■ Exercise description: Pull out the stretch of the listing from its first line through the line containing "5. the point at 21,140", and repeat those lines word for word.

Dataset items:

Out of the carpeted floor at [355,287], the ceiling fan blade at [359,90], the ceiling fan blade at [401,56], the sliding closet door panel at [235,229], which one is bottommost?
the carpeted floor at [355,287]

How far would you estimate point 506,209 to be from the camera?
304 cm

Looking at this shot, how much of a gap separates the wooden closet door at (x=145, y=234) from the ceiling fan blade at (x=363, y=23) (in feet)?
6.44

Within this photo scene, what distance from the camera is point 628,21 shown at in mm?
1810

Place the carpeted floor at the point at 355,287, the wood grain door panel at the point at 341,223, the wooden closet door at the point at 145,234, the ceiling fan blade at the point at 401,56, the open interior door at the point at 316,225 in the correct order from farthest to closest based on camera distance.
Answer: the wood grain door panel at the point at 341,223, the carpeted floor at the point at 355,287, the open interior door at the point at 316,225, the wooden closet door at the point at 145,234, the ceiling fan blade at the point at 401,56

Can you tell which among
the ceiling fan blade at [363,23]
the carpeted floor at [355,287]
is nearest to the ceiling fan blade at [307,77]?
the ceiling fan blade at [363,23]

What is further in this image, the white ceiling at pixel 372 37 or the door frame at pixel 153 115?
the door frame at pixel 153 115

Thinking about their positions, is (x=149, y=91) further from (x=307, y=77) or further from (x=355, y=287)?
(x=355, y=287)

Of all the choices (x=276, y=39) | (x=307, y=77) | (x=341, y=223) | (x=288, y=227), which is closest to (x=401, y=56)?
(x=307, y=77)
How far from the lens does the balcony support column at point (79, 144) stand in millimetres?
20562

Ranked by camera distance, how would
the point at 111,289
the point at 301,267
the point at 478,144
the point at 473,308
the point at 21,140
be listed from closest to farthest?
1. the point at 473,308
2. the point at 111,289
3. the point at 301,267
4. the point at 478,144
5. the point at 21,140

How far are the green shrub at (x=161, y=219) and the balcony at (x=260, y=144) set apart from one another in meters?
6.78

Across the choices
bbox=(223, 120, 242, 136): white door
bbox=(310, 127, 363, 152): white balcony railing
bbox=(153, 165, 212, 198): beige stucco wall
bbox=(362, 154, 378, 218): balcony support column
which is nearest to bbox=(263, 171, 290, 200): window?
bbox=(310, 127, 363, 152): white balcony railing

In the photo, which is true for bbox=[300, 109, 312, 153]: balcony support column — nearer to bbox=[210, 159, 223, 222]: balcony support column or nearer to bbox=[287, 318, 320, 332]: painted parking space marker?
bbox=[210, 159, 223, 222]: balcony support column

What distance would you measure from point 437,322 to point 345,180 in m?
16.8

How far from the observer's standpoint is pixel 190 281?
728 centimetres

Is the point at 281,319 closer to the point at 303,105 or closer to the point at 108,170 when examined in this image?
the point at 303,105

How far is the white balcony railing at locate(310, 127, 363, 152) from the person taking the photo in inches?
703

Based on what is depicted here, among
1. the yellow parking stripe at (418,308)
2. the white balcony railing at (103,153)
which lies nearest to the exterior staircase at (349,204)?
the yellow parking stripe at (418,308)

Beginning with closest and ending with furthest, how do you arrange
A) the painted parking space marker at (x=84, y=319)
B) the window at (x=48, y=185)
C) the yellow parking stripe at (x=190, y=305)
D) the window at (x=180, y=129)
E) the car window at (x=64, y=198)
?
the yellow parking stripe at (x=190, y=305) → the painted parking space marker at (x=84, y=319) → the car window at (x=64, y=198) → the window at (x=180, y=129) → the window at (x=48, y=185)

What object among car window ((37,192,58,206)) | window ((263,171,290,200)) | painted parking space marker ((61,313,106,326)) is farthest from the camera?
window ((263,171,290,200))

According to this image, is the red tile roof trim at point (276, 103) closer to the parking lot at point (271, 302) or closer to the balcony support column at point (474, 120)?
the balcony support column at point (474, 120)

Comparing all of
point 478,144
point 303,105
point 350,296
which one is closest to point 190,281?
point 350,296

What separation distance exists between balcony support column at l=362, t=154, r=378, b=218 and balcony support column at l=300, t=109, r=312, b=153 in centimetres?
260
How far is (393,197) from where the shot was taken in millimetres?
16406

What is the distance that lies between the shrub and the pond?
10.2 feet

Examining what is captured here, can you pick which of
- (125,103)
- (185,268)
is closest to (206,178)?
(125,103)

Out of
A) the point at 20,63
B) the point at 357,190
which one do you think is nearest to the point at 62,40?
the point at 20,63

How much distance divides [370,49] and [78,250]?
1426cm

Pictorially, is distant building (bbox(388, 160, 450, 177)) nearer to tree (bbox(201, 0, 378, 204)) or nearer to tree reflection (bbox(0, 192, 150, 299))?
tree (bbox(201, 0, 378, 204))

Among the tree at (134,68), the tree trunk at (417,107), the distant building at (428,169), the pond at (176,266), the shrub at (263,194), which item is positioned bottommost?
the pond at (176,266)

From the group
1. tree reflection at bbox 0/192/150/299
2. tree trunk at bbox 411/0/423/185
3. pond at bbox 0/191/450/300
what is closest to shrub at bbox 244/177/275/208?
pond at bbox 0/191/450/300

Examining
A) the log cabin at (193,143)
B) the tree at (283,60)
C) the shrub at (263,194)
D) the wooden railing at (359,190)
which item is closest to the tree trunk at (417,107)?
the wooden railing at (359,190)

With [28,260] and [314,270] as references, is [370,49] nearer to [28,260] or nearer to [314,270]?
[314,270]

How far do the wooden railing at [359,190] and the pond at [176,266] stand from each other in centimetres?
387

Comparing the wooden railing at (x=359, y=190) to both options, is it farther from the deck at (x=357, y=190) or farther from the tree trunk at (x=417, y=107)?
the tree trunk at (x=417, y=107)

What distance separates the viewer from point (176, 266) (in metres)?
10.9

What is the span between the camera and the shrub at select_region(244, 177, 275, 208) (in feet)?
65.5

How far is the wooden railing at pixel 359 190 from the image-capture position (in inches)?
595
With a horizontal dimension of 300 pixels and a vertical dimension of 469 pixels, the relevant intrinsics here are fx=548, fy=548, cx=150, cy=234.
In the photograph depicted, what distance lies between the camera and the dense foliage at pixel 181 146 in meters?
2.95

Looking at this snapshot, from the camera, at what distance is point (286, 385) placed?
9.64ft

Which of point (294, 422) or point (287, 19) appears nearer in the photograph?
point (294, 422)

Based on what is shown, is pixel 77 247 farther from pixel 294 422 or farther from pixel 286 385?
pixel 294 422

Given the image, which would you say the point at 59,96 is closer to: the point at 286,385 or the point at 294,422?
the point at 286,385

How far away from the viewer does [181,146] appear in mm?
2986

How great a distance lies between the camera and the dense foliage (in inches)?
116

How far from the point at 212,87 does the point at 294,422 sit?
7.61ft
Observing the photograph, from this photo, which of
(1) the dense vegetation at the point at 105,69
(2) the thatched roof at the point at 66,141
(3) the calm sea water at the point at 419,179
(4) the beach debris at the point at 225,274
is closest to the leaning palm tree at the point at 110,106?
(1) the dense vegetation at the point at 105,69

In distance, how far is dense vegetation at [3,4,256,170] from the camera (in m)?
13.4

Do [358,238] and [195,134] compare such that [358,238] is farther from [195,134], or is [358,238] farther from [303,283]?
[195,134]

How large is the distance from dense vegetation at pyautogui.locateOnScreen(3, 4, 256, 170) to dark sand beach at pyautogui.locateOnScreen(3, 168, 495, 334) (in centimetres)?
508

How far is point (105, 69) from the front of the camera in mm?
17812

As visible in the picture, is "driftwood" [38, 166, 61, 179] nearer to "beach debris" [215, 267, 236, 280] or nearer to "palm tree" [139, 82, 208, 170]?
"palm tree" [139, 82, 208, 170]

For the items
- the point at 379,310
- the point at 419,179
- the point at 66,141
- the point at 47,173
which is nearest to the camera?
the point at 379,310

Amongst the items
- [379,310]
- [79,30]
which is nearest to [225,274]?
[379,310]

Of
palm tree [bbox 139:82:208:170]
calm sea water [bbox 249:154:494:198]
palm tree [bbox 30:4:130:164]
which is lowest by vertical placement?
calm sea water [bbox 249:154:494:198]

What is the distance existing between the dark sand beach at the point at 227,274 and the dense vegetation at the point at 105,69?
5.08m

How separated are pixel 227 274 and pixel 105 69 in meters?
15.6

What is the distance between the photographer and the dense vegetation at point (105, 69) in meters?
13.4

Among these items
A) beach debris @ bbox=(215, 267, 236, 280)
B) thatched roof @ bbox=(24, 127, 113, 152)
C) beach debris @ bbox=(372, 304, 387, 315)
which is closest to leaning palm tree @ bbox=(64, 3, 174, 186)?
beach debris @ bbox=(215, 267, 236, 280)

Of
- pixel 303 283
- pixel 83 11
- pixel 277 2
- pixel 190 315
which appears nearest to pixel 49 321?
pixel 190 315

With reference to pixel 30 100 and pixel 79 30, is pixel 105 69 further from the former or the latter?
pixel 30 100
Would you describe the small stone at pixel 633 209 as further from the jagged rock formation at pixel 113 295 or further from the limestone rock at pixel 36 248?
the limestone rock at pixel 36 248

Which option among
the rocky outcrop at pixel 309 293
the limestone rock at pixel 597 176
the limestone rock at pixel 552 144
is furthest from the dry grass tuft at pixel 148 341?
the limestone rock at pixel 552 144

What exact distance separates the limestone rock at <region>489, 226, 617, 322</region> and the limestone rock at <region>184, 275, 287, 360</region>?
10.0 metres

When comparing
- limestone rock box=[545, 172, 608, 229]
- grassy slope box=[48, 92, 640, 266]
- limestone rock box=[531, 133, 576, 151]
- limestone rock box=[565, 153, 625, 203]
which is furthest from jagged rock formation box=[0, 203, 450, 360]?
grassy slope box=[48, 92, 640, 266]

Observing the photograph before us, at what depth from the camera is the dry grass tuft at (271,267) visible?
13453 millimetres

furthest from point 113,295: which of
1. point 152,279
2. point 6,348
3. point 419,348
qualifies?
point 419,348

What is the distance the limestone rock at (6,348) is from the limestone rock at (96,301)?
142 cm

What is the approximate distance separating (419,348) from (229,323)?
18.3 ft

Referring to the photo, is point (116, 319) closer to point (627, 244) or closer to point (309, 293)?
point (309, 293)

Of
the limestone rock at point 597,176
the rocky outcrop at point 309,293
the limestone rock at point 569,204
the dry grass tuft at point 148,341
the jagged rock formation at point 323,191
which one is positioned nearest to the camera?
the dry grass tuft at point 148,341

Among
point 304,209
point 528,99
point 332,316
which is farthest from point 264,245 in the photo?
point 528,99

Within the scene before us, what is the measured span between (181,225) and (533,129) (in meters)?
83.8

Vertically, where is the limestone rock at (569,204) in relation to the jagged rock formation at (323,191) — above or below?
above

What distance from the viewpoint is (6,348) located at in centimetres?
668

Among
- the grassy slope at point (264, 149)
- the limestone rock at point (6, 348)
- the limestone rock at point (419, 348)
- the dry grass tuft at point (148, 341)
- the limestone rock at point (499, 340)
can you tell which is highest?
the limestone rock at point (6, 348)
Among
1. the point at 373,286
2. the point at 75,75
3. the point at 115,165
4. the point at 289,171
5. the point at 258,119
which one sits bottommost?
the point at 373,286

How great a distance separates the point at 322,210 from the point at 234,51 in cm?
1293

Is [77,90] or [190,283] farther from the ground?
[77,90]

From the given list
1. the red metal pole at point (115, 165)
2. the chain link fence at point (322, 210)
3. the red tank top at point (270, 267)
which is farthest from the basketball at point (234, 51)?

■ In response:
Out of the carpeted floor at [355,287], the ceiling fan blade at [359,90], the ceiling fan blade at [401,56], the sliding closet door panel at [235,229], which one is bottommost?
the carpeted floor at [355,287]

How far would you estimate point 506,209 to be from the camera?
304 cm

Looking at this shot, how much of a gap separates the wooden closet door at (x=145, y=234) from the ceiling fan blade at (x=363, y=23) (in feet)?
6.44

Within this photo scene, what distance from the camera is point 628,21 shown at in mm?
1810

Place the carpeted floor at the point at 355,287, the wood grain door panel at the point at 341,223, the wooden closet door at the point at 145,234, the ceiling fan blade at the point at 401,56, the open interior door at the point at 316,225 in the correct order from farthest to closest based on camera distance.
Answer: the wood grain door panel at the point at 341,223, the carpeted floor at the point at 355,287, the open interior door at the point at 316,225, the wooden closet door at the point at 145,234, the ceiling fan blade at the point at 401,56

Can you tell which among
the ceiling fan blade at [363,23]
the carpeted floor at [355,287]
is nearest to the ceiling fan blade at [307,77]?
the ceiling fan blade at [363,23]

What is further in this image, the white ceiling at pixel 372 37 or the door frame at pixel 153 115?
the door frame at pixel 153 115

Thinking about their positions, is (x=149, y=91) further from (x=307, y=77) or further from (x=355, y=287)?
(x=355, y=287)

Of all the choices (x=276, y=39) | (x=307, y=77) | (x=341, y=223) | (x=288, y=227), which is closest to (x=401, y=56)?
(x=307, y=77)
How far from the lens does the balcony support column at point (79, 144) stand in millimetres?
20562

Ranked by camera distance, how would
the point at 111,289
the point at 301,267
the point at 478,144
the point at 473,308
the point at 21,140
be listed from closest to farthest?
1. the point at 473,308
2. the point at 111,289
3. the point at 301,267
4. the point at 478,144
5. the point at 21,140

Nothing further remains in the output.